**The input:**
◇ ◇ ◇ ◇
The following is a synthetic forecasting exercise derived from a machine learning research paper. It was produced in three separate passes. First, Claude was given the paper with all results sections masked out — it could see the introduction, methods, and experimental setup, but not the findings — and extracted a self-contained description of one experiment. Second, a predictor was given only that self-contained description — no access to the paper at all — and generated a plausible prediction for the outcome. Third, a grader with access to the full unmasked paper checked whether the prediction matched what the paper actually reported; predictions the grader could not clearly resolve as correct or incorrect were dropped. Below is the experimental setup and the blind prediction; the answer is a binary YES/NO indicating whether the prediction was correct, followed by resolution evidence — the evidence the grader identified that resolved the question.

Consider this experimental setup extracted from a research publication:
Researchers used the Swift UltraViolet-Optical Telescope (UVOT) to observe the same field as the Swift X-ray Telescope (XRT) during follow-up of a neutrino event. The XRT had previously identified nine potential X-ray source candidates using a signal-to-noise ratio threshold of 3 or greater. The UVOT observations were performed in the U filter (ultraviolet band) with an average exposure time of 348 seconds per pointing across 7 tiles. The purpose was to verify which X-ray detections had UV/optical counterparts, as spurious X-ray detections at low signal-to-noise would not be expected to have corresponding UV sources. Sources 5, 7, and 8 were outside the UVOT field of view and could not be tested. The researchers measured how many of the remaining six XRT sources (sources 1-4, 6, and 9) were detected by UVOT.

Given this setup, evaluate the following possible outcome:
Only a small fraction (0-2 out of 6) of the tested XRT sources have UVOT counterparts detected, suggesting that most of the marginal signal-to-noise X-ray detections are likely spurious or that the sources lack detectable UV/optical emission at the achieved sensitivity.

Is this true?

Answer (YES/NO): NO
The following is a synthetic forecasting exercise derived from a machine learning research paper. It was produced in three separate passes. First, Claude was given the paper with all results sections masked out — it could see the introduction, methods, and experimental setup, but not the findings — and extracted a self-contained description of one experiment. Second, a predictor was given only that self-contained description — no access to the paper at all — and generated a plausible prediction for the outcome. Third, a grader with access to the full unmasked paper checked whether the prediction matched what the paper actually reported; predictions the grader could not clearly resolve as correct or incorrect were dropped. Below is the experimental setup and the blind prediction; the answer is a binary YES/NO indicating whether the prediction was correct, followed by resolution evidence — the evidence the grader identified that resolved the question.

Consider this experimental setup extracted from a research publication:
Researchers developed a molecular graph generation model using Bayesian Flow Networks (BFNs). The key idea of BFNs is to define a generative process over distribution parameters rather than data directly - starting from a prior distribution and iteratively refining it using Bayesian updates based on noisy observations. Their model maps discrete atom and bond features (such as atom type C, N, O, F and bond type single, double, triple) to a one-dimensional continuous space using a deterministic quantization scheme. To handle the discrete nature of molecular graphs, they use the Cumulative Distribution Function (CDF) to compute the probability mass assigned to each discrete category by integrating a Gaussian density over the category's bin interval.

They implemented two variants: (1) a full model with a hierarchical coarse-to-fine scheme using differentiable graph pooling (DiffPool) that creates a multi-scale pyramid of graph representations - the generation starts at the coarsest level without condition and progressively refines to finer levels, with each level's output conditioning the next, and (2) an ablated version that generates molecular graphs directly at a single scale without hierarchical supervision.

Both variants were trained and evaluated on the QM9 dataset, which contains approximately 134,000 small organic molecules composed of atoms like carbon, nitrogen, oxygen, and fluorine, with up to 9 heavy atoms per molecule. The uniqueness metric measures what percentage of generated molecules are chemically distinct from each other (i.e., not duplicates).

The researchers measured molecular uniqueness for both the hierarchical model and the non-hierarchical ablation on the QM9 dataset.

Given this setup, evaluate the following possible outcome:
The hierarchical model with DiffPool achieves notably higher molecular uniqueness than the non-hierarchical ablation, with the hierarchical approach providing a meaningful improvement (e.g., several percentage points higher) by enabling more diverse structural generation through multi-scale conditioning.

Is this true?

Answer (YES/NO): NO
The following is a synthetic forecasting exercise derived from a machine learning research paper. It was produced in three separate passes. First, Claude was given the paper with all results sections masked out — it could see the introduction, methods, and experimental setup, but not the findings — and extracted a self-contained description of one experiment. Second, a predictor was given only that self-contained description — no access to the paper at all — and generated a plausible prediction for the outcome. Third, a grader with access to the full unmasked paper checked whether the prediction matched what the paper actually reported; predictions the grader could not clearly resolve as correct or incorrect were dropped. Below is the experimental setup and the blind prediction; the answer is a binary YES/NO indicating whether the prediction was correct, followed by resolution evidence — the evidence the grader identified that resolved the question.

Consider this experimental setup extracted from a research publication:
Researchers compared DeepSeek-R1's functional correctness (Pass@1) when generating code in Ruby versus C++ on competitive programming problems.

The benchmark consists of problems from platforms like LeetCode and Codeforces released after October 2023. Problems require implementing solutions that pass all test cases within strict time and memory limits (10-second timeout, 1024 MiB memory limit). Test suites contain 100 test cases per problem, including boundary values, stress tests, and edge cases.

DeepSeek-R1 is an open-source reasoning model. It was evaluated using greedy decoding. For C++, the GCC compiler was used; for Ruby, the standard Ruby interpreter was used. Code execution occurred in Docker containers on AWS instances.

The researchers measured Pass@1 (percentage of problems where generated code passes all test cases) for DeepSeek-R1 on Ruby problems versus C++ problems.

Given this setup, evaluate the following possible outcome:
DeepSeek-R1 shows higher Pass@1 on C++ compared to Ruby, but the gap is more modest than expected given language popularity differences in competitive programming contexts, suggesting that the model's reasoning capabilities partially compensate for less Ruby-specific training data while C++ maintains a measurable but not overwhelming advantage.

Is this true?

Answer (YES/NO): YES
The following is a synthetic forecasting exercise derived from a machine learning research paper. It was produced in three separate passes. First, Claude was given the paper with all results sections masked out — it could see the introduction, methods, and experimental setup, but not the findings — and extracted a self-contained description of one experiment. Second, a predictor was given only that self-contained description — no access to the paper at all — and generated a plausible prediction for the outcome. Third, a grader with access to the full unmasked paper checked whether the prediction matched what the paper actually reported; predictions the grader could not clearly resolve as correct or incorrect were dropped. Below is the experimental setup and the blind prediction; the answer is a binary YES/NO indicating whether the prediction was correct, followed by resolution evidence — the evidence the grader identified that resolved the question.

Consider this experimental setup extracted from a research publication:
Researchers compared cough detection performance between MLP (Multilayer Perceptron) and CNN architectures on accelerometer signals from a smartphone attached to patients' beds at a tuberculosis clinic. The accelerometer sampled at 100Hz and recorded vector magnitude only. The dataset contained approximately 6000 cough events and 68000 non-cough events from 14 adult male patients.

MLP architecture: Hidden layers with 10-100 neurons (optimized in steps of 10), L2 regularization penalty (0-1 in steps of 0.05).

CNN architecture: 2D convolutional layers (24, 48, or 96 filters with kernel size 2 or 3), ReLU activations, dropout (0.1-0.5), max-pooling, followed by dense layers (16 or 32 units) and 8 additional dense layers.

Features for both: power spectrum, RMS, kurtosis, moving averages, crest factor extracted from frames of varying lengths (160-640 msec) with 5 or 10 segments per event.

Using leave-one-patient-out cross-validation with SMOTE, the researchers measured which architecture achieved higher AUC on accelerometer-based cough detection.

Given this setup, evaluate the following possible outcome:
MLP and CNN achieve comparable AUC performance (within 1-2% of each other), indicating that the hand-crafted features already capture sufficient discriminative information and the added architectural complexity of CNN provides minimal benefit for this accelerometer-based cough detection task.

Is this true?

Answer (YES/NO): NO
◇ ◇ ◇ ◇
**The task:** State the number of lines in the data above that include the word "problems", leaving out any other words.

**Response to the task:** 3